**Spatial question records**

+--

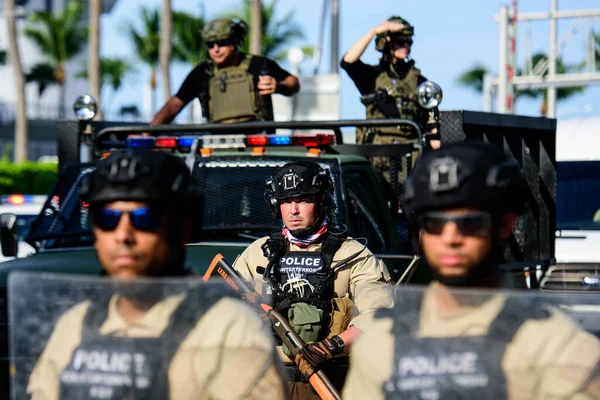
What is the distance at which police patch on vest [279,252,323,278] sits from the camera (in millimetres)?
5645

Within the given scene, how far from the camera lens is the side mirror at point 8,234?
749cm

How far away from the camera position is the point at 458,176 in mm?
2699

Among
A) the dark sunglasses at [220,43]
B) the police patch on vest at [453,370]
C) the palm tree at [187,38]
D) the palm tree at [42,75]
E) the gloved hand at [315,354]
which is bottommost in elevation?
the gloved hand at [315,354]

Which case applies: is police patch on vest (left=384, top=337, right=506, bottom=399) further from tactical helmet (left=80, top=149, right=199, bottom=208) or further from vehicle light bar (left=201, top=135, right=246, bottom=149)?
vehicle light bar (left=201, top=135, right=246, bottom=149)

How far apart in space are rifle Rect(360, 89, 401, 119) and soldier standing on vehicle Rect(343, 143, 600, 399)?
225 inches

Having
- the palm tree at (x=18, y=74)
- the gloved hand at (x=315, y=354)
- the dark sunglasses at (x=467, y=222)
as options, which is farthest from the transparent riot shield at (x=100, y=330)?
the palm tree at (x=18, y=74)

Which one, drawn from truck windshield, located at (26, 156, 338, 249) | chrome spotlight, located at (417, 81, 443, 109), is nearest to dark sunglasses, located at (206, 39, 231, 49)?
truck windshield, located at (26, 156, 338, 249)

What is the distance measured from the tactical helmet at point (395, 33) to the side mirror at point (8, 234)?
9.16 feet

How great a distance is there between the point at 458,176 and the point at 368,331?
41cm

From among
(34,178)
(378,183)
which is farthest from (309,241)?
(34,178)

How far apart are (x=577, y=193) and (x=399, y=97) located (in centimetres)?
285

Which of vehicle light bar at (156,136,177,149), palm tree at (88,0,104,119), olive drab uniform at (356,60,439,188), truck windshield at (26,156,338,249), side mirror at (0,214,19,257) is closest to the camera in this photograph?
truck windshield at (26,156,338,249)

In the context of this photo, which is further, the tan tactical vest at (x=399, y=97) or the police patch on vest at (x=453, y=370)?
the tan tactical vest at (x=399, y=97)

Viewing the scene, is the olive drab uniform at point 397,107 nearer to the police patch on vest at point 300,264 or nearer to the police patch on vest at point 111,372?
the police patch on vest at point 300,264
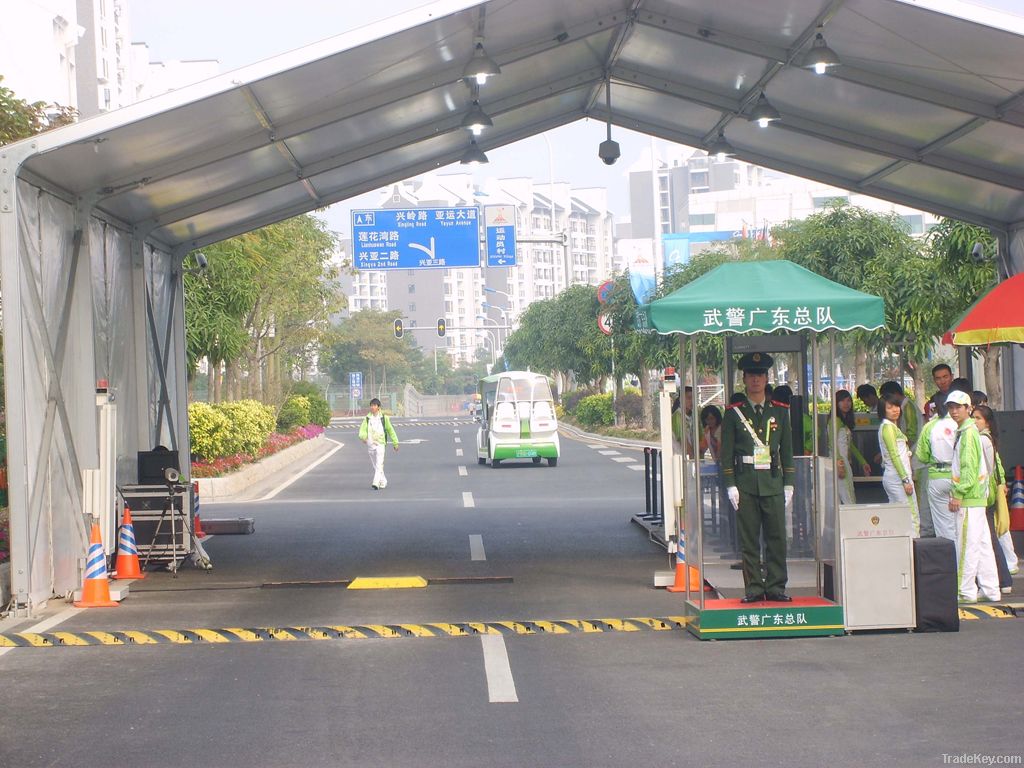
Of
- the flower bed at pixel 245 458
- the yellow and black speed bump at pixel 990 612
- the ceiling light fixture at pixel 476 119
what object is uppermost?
the ceiling light fixture at pixel 476 119

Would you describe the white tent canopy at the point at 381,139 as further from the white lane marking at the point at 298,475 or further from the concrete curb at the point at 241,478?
the white lane marking at the point at 298,475

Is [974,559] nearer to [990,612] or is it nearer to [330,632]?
[990,612]

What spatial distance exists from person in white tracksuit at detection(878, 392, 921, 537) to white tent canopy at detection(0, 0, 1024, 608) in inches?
124

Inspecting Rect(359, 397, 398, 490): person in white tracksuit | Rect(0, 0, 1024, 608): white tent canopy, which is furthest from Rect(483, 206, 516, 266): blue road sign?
Rect(0, 0, 1024, 608): white tent canopy

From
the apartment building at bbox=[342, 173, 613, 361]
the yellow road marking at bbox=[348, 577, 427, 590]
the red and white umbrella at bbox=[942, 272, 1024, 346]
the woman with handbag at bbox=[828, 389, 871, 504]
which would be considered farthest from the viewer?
the apartment building at bbox=[342, 173, 613, 361]

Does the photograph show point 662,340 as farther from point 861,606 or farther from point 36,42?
point 861,606

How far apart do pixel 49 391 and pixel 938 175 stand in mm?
10172

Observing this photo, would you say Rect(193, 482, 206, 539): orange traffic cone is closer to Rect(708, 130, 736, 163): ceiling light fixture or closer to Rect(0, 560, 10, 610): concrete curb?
Rect(0, 560, 10, 610): concrete curb

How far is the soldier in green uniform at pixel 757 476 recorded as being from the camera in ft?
32.9

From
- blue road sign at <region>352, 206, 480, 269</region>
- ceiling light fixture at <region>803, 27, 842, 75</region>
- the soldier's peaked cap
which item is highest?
blue road sign at <region>352, 206, 480, 269</region>

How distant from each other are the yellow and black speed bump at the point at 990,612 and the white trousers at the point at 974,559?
319mm

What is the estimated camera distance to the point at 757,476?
10039mm

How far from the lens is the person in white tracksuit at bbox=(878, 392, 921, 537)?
468 inches

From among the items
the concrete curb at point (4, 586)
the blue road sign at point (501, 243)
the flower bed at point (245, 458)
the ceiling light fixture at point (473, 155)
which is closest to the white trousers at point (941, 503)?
the ceiling light fixture at point (473, 155)
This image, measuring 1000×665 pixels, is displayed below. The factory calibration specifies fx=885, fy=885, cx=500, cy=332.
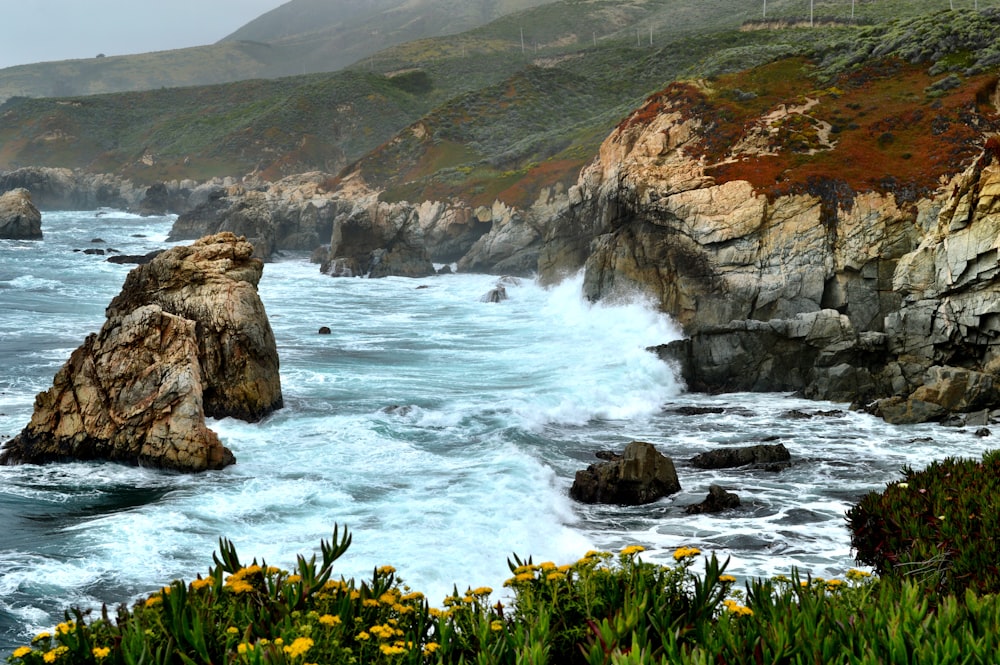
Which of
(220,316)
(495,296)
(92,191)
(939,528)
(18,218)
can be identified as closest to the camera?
(939,528)

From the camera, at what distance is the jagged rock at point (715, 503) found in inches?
734

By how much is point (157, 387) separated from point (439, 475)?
7041mm

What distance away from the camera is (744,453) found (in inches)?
885

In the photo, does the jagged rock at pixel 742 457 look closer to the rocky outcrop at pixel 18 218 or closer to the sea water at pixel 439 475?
the sea water at pixel 439 475

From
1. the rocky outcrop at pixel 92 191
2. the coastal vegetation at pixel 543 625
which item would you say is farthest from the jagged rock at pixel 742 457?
the rocky outcrop at pixel 92 191

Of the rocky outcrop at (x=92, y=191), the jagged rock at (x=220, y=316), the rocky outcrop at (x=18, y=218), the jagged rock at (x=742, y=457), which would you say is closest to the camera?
the jagged rock at (x=742, y=457)

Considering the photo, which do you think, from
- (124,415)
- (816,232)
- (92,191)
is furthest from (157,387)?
(92,191)

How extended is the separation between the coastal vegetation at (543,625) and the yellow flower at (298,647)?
0.5 inches

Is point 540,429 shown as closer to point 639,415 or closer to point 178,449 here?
point 639,415

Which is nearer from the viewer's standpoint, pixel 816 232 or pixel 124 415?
pixel 124 415

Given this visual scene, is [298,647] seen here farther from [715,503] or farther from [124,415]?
[124,415]

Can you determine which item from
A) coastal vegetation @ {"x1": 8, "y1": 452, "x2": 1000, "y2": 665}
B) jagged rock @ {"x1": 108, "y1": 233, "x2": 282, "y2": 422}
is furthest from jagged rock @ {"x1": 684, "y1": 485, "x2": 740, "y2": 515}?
jagged rock @ {"x1": 108, "y1": 233, "x2": 282, "y2": 422}

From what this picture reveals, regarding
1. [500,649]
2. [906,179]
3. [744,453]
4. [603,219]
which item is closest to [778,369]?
[744,453]

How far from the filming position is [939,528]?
9812 millimetres
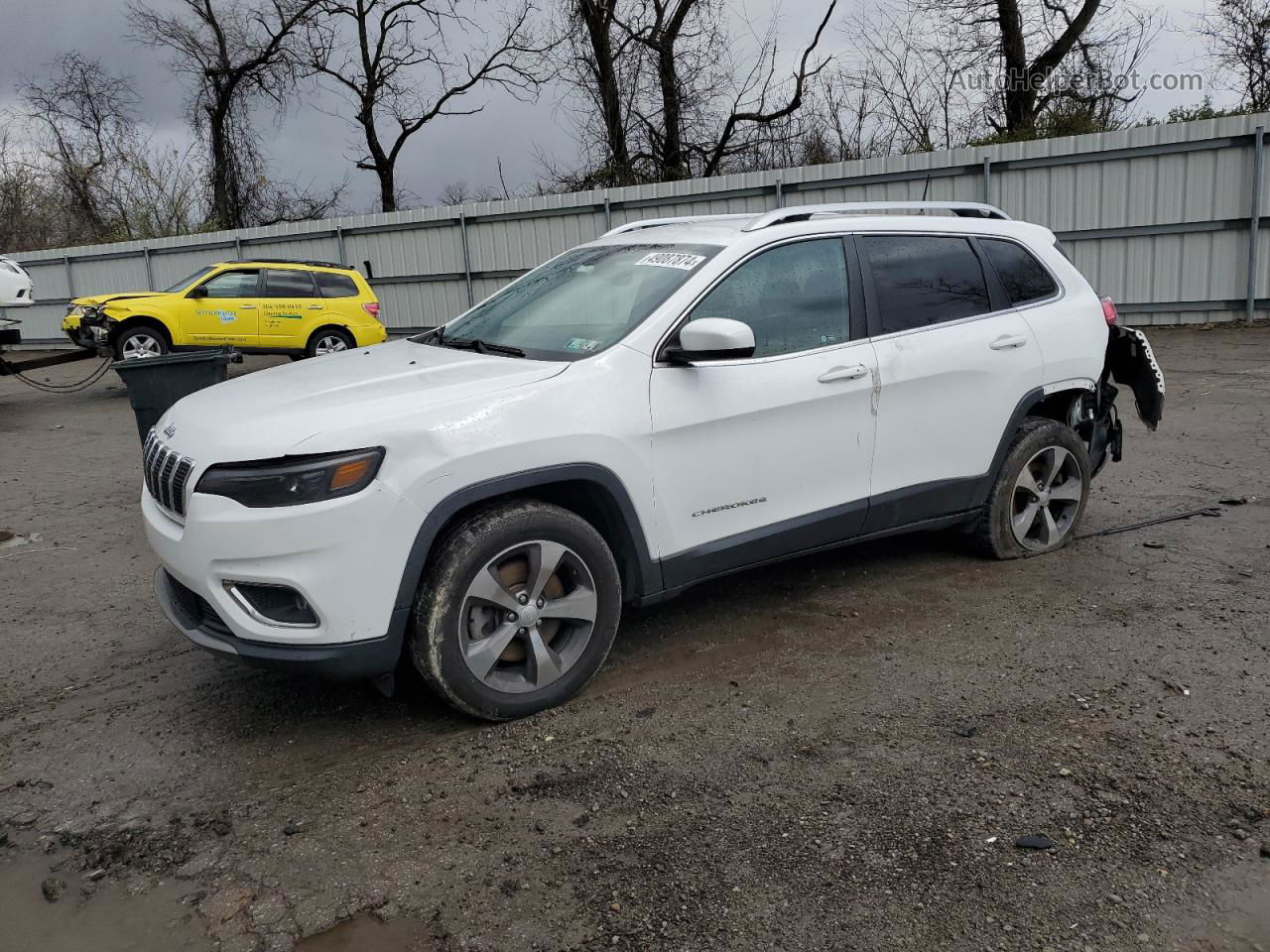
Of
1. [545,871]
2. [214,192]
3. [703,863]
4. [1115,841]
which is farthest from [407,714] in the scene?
[214,192]

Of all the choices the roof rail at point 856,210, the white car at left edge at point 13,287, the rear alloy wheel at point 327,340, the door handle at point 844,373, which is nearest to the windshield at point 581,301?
the roof rail at point 856,210

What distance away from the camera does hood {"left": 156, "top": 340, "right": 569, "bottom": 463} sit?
3338mm

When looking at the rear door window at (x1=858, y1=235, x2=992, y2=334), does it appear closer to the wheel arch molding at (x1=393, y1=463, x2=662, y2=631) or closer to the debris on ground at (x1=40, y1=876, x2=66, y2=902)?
the wheel arch molding at (x1=393, y1=463, x2=662, y2=631)

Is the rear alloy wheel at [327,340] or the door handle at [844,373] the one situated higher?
the door handle at [844,373]

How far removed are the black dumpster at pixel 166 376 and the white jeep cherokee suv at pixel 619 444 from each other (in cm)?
261

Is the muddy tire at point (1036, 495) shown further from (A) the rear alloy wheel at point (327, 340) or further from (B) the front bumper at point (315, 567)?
(A) the rear alloy wheel at point (327, 340)

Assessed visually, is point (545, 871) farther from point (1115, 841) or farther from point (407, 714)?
point (1115, 841)

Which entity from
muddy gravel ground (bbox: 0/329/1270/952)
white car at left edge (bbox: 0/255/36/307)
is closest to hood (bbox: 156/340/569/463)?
muddy gravel ground (bbox: 0/329/1270/952)

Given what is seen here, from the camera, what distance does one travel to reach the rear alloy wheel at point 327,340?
52.4ft

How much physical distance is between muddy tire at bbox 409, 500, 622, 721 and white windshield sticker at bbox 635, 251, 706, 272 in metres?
1.21

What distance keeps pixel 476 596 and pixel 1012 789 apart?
1.79m

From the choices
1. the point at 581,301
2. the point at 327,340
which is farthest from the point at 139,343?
the point at 581,301

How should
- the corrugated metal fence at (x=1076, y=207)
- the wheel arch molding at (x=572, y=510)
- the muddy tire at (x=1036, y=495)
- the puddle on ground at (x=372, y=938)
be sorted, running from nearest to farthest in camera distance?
1. the puddle on ground at (x=372, y=938)
2. the wheel arch molding at (x=572, y=510)
3. the muddy tire at (x=1036, y=495)
4. the corrugated metal fence at (x=1076, y=207)

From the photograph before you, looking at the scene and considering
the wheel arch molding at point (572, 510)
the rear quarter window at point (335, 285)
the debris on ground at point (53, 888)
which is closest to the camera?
the debris on ground at point (53, 888)
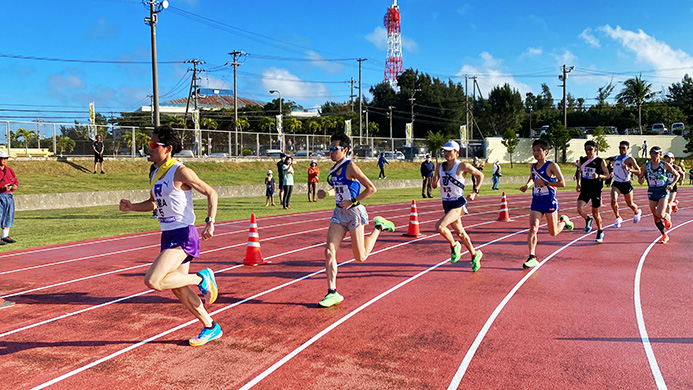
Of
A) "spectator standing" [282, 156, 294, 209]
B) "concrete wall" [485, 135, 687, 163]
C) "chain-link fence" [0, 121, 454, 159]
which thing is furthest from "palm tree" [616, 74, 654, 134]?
"spectator standing" [282, 156, 294, 209]

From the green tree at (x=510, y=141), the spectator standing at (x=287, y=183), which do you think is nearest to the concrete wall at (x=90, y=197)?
the spectator standing at (x=287, y=183)

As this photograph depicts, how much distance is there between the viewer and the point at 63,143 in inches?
1092

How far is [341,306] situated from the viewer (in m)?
6.23

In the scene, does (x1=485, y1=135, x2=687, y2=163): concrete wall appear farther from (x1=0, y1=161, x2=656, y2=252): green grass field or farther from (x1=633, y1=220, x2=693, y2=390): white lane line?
(x1=633, y1=220, x2=693, y2=390): white lane line

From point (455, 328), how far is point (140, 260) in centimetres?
627

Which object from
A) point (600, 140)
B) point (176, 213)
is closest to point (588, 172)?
point (176, 213)

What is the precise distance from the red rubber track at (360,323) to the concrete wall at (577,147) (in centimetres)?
5099

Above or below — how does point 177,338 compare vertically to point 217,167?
below

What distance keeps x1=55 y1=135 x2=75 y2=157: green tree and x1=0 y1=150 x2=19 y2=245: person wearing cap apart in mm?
18620

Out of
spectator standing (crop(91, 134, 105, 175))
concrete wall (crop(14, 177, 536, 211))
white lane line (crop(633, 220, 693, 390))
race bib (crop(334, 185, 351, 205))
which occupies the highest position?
spectator standing (crop(91, 134, 105, 175))

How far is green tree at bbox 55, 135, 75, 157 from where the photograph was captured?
90.7 feet

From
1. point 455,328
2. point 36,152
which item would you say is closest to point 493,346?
point 455,328

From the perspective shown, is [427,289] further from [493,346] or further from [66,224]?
[66,224]

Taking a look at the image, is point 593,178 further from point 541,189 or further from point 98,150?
point 98,150
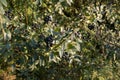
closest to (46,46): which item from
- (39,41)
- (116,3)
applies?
(39,41)

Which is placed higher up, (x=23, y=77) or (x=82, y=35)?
(x=82, y=35)

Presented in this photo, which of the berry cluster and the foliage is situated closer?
the berry cluster

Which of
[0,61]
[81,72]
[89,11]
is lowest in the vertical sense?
[81,72]

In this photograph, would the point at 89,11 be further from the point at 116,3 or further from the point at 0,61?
the point at 0,61

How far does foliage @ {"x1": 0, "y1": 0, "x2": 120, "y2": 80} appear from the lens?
2352 millimetres

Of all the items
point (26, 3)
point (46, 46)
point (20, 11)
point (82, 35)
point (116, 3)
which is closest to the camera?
point (46, 46)

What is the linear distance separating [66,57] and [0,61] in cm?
51

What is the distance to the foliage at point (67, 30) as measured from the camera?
7.72 ft

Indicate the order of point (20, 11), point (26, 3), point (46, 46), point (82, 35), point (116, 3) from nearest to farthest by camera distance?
point (46, 46)
point (26, 3)
point (20, 11)
point (82, 35)
point (116, 3)

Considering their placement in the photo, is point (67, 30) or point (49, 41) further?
point (67, 30)

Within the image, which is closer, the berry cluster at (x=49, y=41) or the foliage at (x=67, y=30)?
the berry cluster at (x=49, y=41)

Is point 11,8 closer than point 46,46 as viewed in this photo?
No

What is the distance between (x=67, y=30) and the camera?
7.95ft

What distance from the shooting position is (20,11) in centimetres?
274
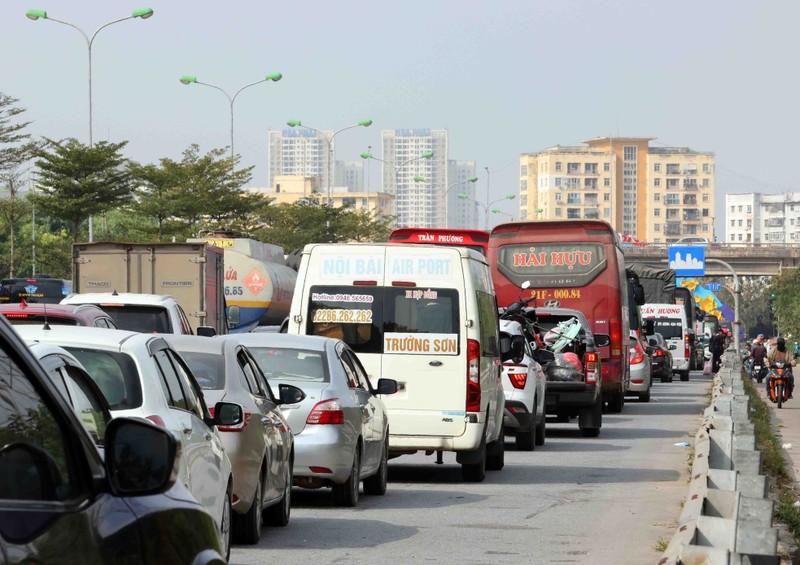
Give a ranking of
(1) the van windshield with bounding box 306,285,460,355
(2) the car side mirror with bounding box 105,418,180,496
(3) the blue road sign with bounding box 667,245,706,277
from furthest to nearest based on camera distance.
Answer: (3) the blue road sign with bounding box 667,245,706,277, (1) the van windshield with bounding box 306,285,460,355, (2) the car side mirror with bounding box 105,418,180,496

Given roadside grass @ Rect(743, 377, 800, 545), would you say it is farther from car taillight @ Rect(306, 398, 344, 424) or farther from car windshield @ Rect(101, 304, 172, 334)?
car windshield @ Rect(101, 304, 172, 334)

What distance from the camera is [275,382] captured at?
494 inches

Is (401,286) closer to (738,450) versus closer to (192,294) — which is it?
(738,450)

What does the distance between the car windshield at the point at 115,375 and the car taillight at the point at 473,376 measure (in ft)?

+--

**Task description**
In the data above, find the line with "What is the linear" and repeat it and every line after it through the end, exactly; leave the pictures out.

**Problem solution**
What is the linear distance separating [66,57] and [0,61] in cm?
51

What is the distance to the foliage at point (67, 30) as measured from the camera?
7.72 ft

Indicate the order of point (20, 11), point (26, 3), point (46, 46), point (82, 35), point (116, 3) from nearest to farthest by camera distance?
point (46, 46)
point (26, 3)
point (20, 11)
point (82, 35)
point (116, 3)

Considering their placement in the photo, is point (67, 30) or point (49, 41) further?
point (67, 30)

Within the image, which is closer, the berry cluster at (x=49, y=41) or the foliage at (x=67, y=30)?
the berry cluster at (x=49, y=41)

Is point 11,8 closer than point 46,46 as viewed in this photo?
No

What is the distance between (x=67, y=30) and the camera?
7.95ft

What distance from the shooting position is (20,11) in centimetres?
274
Give a ranking of
(1) the van windshield with bounding box 306,285,460,355
(2) the car side mirror with bounding box 105,418,180,496
(3) the blue road sign with bounding box 667,245,706,277
from furthest to nearest based on camera distance.
Answer: (3) the blue road sign with bounding box 667,245,706,277, (1) the van windshield with bounding box 306,285,460,355, (2) the car side mirror with bounding box 105,418,180,496

Given roadside grass @ Rect(743, 377, 800, 545), would you say it is farther from car taillight @ Rect(306, 398, 344, 424) or farther from car windshield @ Rect(101, 304, 172, 334)?
car windshield @ Rect(101, 304, 172, 334)

What distance from the camera is [275,382] captured at?
494 inches

Is (401,286) closer to (738,450) versus closer to (192,294) — which is it?
(738,450)

What does the distance between the car windshield at the point at 115,375 and the car taillight at the point at 473,376 measure (in ft)?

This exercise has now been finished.